April 27, 2010
The Inside Scoop: Marketing Pharma in the 21st Century
Neither rain nor sleet nor sheets of slush could deter PMCQ members from a stimulating exchange between 6 of the top pharma marketing brains in the country. Outgoing president Enza Cignarella welcomed a packed house to the Opale Ballroom of the Airport Marriott hotel eager to engage with Jacques Dessureault – Business Unit Lead, CV and Metabolic, Bristol Myers Squibb, Christian Roy – Marketing VP Primary Care, Pfizer Canada, Dan Leger – Director of Marketing, Lundbeck Canada, Sybil Dahan – Commercial Director, Abbott Laboratories, Scott Oehrlein – VP Primary Care Novartis and Bruno Mader – VP Immunology Merck Canada. As Christian Roy pointed out from the get go, thank goodness luck had it that the evening fell between two Habs/Pens games. So people were ready to sit back, tuck into a good meal and then get down to what is at the heart of members’ concerns as the economy edges its way out of a recession: How do we market pharma in the 2nd decade of this century?
When asked to name some of the top brands of the world, aside from the ubiquitous Viagra – the little blue diamond etched into the consciousness of folks around the world – all agreed that Blackberry, McDonald’s, Coke, Apple and Cirque de Soleil were brands that have instant recognition everywhere on the planet.
So what defines marketing in a world that is more diffuse, yet more regulated, where screen culture rules while means of communication are transformed within an eye-blink? Certainly effective marketing generates value for the company and creates value for the customer, but how? Perhaps, as Sybil Dahan suggested, in combining art and science to provide an emotional experience.

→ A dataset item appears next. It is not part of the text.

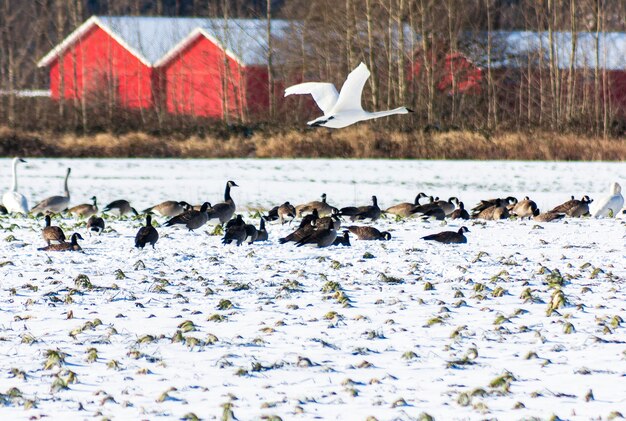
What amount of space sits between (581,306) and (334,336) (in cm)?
230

As both Jacques Dessureault and Christian Roy reminded the audience, there used to be a time when marketers would strive to yell louder than the competition within the confines of templates and considered themselves successful when they rose above the competition. Those days, all agreed, are long gone. For Bruno Mader, the issue also involves making sure you have the data on the outcomes to make global sit up and listen. Scott Oehrlein picked up on the theme to underscore the critical issue of market access which generated an energetic exchange on just how important it has become to move beyond internal silos. Market access is now central to the marketer’s mandate. As Bruno Mader said, market access is your license to box, if you don’t have the licence, you’re not in the ring.

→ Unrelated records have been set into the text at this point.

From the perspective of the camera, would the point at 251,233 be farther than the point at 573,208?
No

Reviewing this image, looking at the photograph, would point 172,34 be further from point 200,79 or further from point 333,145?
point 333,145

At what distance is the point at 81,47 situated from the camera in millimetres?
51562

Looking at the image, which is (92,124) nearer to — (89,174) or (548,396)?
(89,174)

It requires clever marketers to exercise their influence within their companies, see the synergies that exist and influence global. As Christian Roy pointed out, when you’re 2%, 3% or 5% of the business for your company, then it helps to see what can be done with your colleagues in the UK, Australia and New Zealand, for example, to influence product design and testing with a view to meeting the increasingly high standards required by the key players in the market access puzzle, whether private payers or government regulators. Dan Leger pointed out that in this country that means being very aware of the fact that there is no “global” marketing, that you do have to respond to at least a dozen major markets with different business and cultural requirements. Sybil Dahan reminded everyone that one of the opportunities that we may be missing, is making certain that we do the work that needs to be done to be part of the “fix” for an ailing health care system.
Sybil Dahan pointed to the elephant in the room. If the business model we use doesn’t let us communicate directly with the patient, then just how do we improve our marketing? Dan Léger responded that it’s a holistic environment that requires getting out of the business of drug delivery and into the business of treatment delivery. For Jacques Dessureault, there are complexities that mean that the industry needs to be able to talk to the patient to get over the access hurdle. Given the industry’s history, the move is incremental, but given the environment, the business model has to be overhauled quickly. “We need to learn how to build brand loyalty and brand equity,” Sybil Dahan said. According to Scott Oehrlein, “It’s a deep psychology, it’s much different than the physician space.”
“We need to evolve our exchange with the customer,” said Jacques Dessureault. “There are a lot of ethical and compliant ways of doing that.” Dan Léger added that we have to move away from the molecule and move to enlightened thinking about the opportunity staring us in the face. That, the panel agreed, requires the advertising and marketing agencies to come to the table with bold new ideas, despite a history of being squeezed into the templates Jacques Dessureault evoked early on in the evening. Bruno Mader even suggested, to a round of applause, that we’ve dumbed down our suppliers because we’ve often turned down their more innovative ideas.
“We have to be hard on ourselves because now is a critical time for our industry,” said Bruno Mader. Not the least because of physician aversion to traditional detailing and a radically altered communications universe. As Scott Oehrlein pointed out, “We’re talking about social media and we’ve barely scraped the surface of what we can do there.”
The challenges are many. The desire for change is real, as is the quest for innovation.